◆ **ACTIVITY**:
Omit the pictures and output every entry below exactly as written.

◆ **Dataset entries**:
......
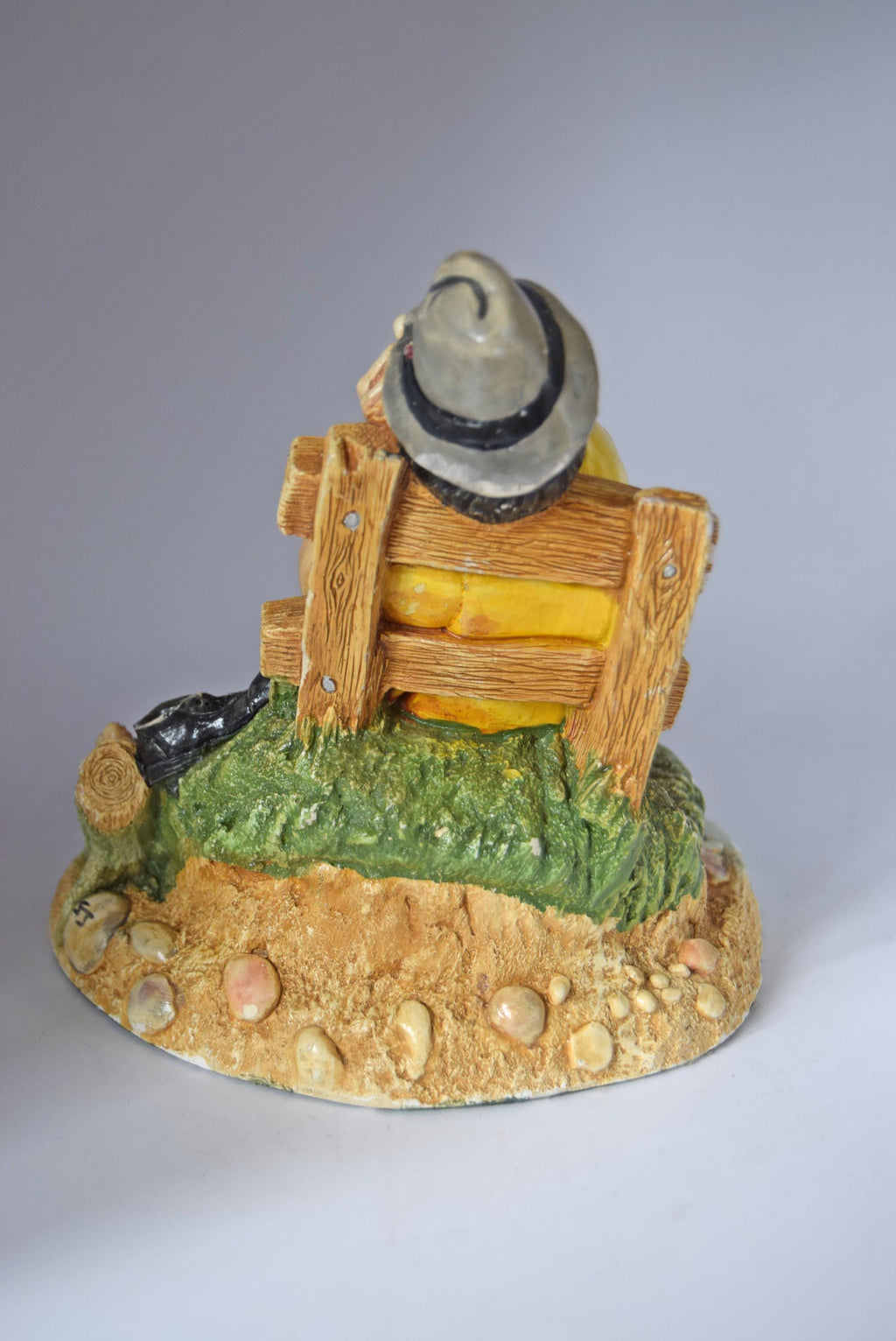 Decorative figurine of a person sitting on a wooden bench with a hat on their head, on a textured base.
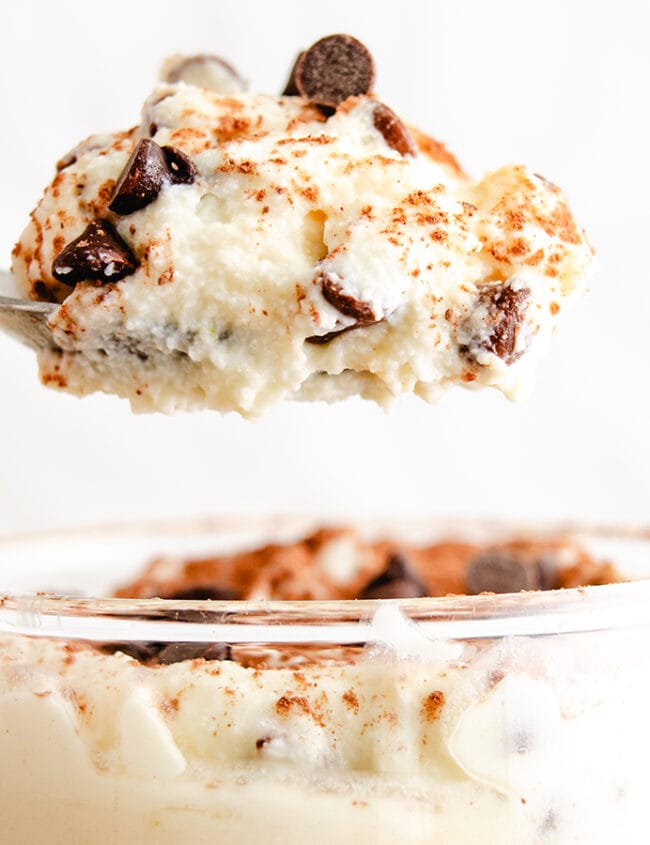 A spoon lifting a portion of creamy ricotta dessert sprinkled with chocolate chips and a dash of cinnamon, with more of the dessert visible in the glass below.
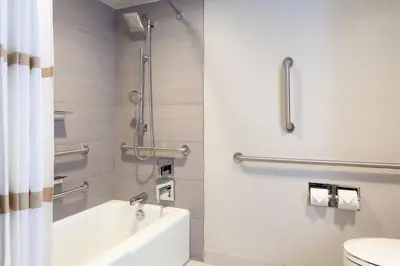 a bathroom with a shower and a tub and a toilet at Marriott Orlando Airport Lakeside in Orlando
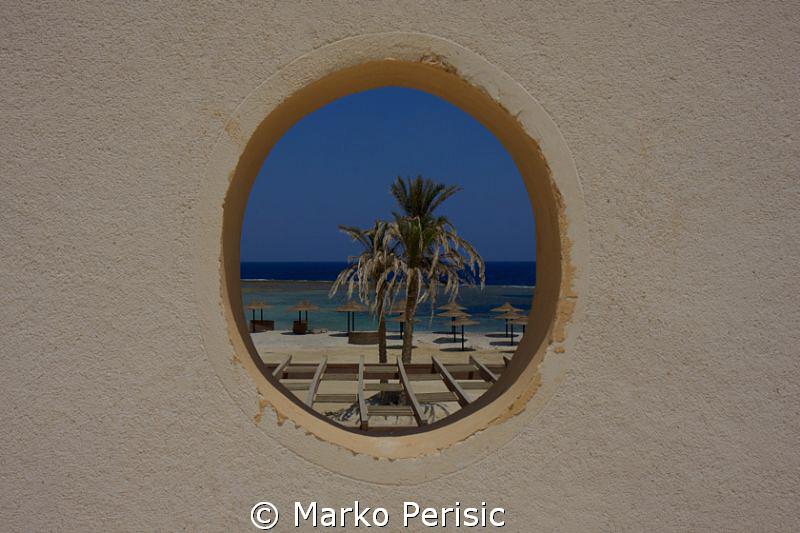 Port hole to the sea by Marko Perisic 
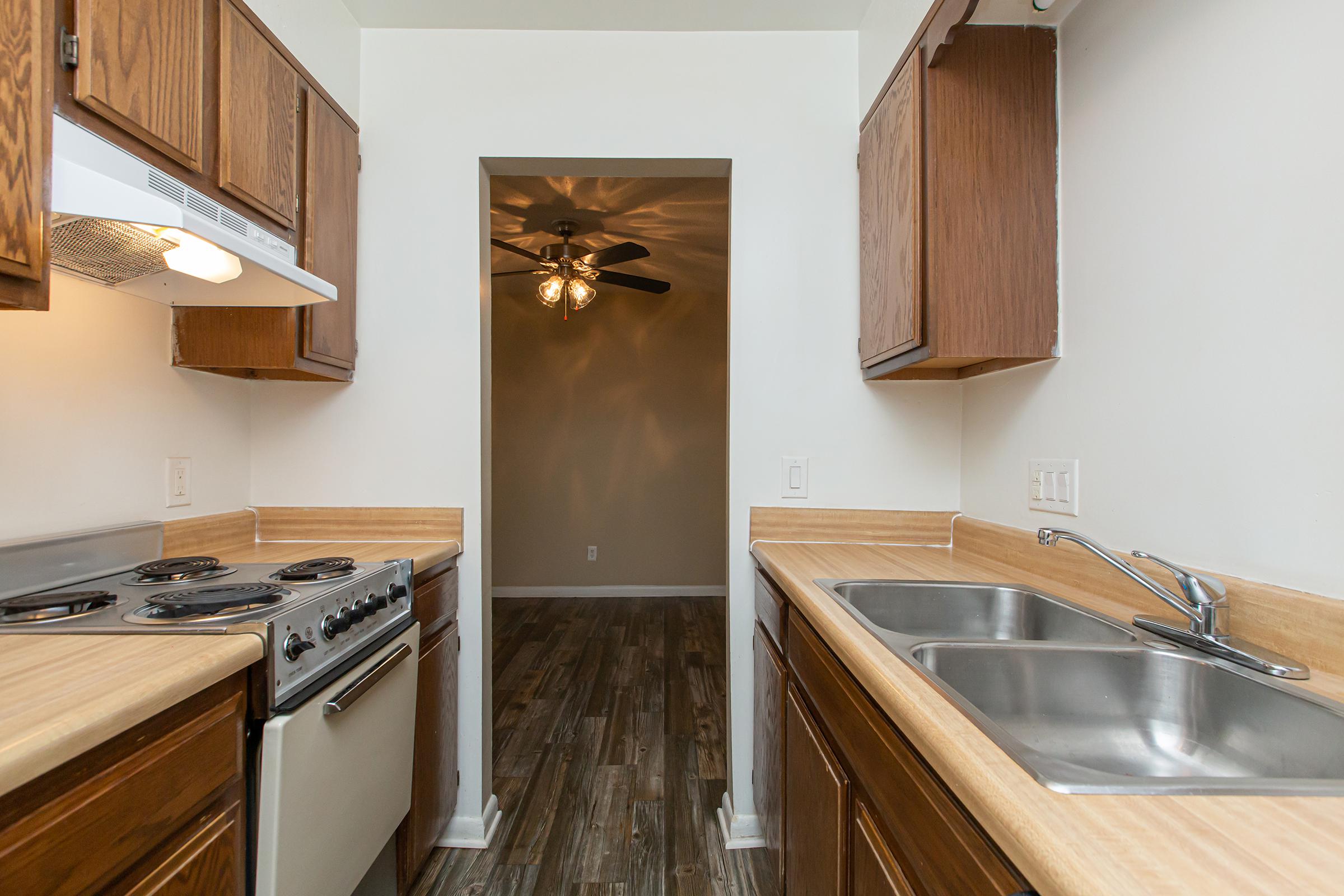 a kitchen with a stove and a sink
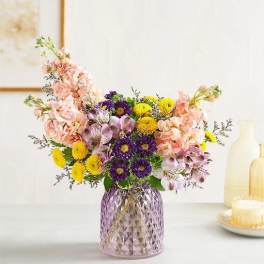 Mixed bouquet in a purple glass vase with pink, yellow, and purple flowers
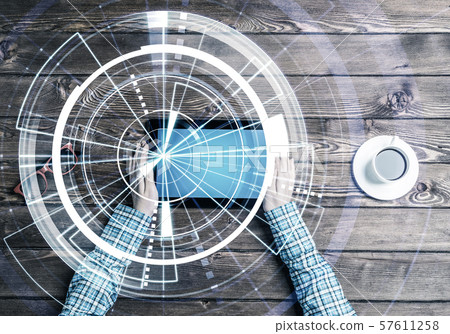 Business workplace with tablet device coffee cup and media interface Business workplace with tablet device coffee cup and media interface 57611258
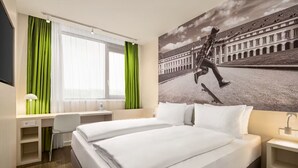Quarto de hotel com cama, escrivaninha, cadeira e uma grande janela com cortinas.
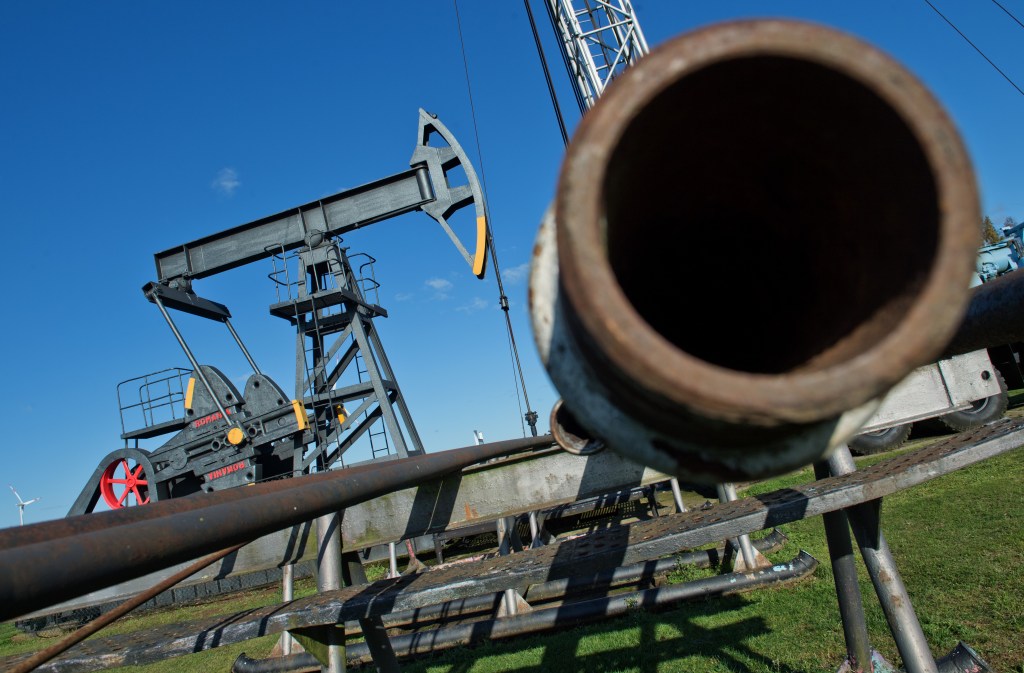 A dark pipe opening next to an oil well.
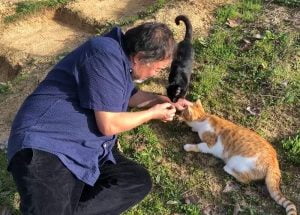 Ai Weiwei with 2 of his 3 cats. These 2 are Shadow a black cat and Yellow the ginger tabby and white. The 3rd is Half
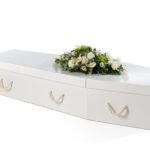 The Cardboard Coffin in white with mixed white flower spray on top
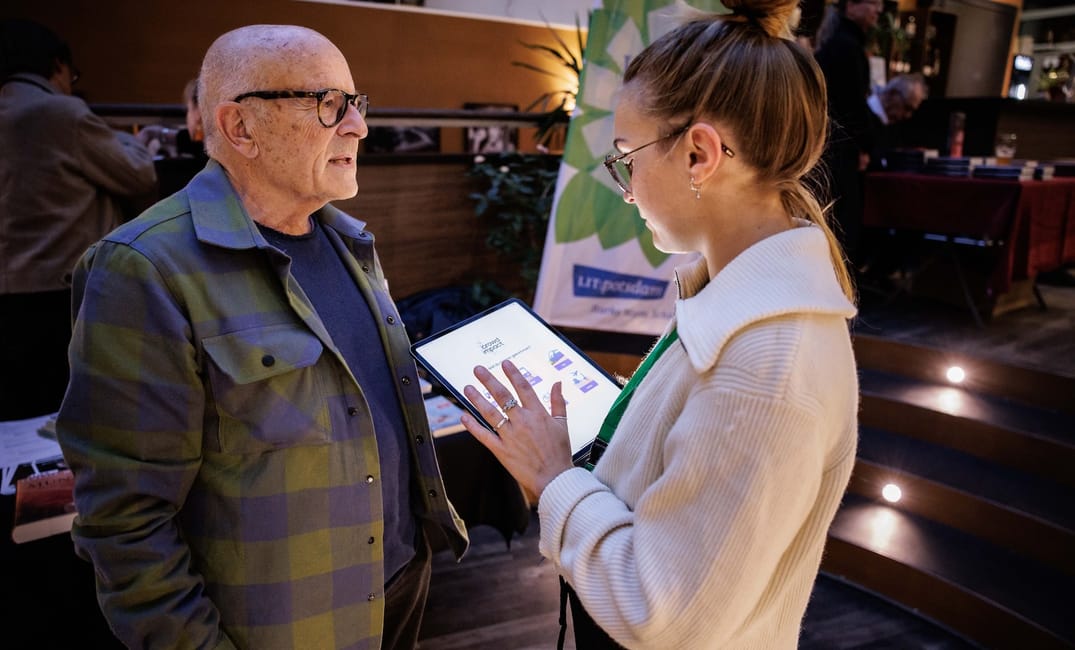 Person führt mit einem iPad eine Mobilitätsbefragung mit der Crowd Impact Software bei Veranstaltungsbesuchenden durch.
......
◆ **ANSWER BOX**:
 Decorative figurine of a person sitting on a wooden bench with a hat on their head, on a textured base.
 A spoon lifting a portion of creamy ricotta dessert sprinkled with chocolate chips and a dash of cinnamon, with more of the dessert visible in the glass below.
 a bathroom with a shower and a tub and a toilet at Marriott Orlando Airport Lakeside in Orlando
 Port hole to the sea by Marko Perisic 
 a kitchen with a stove and a sink
 Mixed bouquet in a purple glass vase with pink, yellow, and purple flowers
 Business workplace with tablet device coffee cup and media interface Business workplace with tablet device coffee cup and media interface 57611258
Quarto de hotel com cama, escrivaninha, cadeira e uma grande janela com cortinas.
 A dark pipe opening next to an oil well.
 Ai Weiwei with 2 of his 3 cats. These 2 are Shadow a black cat and Yellow the ginger tabby and white. The 3rd is Half
 The Cardboard Coffin in white with mixed white flower spray on top
 Person führt mit einem iPad eine Mobilitätsbefragung mit der Crowd Impact Software bei Veranstaltungsbesuchenden durch.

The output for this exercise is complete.